TASK TO COMPLETE
Take the data below and extract the lines from the one with "Anti-fraud and anti-abuse" to the one with "content_type: text/css", inclusive, exactly as written.

GIVEN RECORDS
------------
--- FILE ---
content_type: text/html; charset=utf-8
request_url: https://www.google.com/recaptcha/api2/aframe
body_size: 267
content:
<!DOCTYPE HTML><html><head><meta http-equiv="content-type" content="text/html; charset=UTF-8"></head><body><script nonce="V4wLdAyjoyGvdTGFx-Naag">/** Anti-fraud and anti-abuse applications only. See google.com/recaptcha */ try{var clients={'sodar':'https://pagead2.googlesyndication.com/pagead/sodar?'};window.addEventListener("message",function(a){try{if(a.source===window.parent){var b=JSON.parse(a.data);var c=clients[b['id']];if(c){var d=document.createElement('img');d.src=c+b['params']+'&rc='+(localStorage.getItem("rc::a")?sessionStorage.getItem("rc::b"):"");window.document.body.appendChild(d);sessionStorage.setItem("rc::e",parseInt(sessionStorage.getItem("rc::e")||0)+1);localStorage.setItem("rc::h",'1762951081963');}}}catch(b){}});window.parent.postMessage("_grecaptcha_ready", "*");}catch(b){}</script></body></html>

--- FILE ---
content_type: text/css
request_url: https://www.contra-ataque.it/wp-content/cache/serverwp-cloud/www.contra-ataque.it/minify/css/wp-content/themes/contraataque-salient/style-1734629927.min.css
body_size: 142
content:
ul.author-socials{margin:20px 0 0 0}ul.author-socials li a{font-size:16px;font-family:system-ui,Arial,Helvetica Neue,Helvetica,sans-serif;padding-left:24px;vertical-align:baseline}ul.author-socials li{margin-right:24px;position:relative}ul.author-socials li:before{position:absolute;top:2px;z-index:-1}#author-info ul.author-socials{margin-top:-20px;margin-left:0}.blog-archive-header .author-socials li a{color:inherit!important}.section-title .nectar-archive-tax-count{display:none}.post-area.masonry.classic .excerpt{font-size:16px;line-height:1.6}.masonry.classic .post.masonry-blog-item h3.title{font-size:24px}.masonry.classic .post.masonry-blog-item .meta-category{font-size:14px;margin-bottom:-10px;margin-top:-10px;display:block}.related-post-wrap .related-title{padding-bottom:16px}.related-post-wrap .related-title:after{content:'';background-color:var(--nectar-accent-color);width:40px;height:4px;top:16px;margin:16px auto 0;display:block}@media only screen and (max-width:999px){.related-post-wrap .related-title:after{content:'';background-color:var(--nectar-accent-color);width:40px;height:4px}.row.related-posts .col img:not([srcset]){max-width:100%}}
------------
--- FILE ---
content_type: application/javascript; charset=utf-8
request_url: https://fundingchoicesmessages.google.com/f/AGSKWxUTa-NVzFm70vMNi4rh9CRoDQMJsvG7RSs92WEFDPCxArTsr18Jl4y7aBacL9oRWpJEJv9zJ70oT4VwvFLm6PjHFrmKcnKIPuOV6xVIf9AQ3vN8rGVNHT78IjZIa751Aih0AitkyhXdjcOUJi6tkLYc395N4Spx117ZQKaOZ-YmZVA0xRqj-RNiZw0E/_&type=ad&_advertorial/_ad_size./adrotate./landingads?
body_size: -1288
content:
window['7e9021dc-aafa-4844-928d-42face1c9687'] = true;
------------
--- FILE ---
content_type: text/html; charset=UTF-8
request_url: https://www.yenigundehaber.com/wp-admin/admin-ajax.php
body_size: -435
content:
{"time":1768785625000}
------------
TASK RESULT
<!DOCTYPE HTML><html><head><meta http-equiv="content-type" content="text/html; charset=UTF-8"></head><body><script nonce="V4wLdAyjoyGvdTGFx-Naag">/** Anti-fraud and anti-abuse applications only. See google.com/recaptcha */ try{var clients={'sodar':'https://pagead2.googlesyndication.com/pagead/sodar?'};window.addEventListener("message",function(a){try{if(a.source===window.parent){var b=JSON.parse(a.data);var c=clients[b['id']];if(c){var d=document.createElement('img');d.src=c+b['params']+'&rc='+(localStorage.getItem("rc::a")?sessionStorage.getItem("rc::b"):"");window.document.body.appendChild(d);sessionStorage.setItem("rc::e",parseInt(sessionStorage.getItem("rc::e")||0)+1);localStorage.setItem("rc::h",'1762951081963');}}}catch(b){}});window.parent.postMessage("_grecaptcha_ready", "*");}catch(b){}</script></body></html>

--- FILE ---
content_type: text/css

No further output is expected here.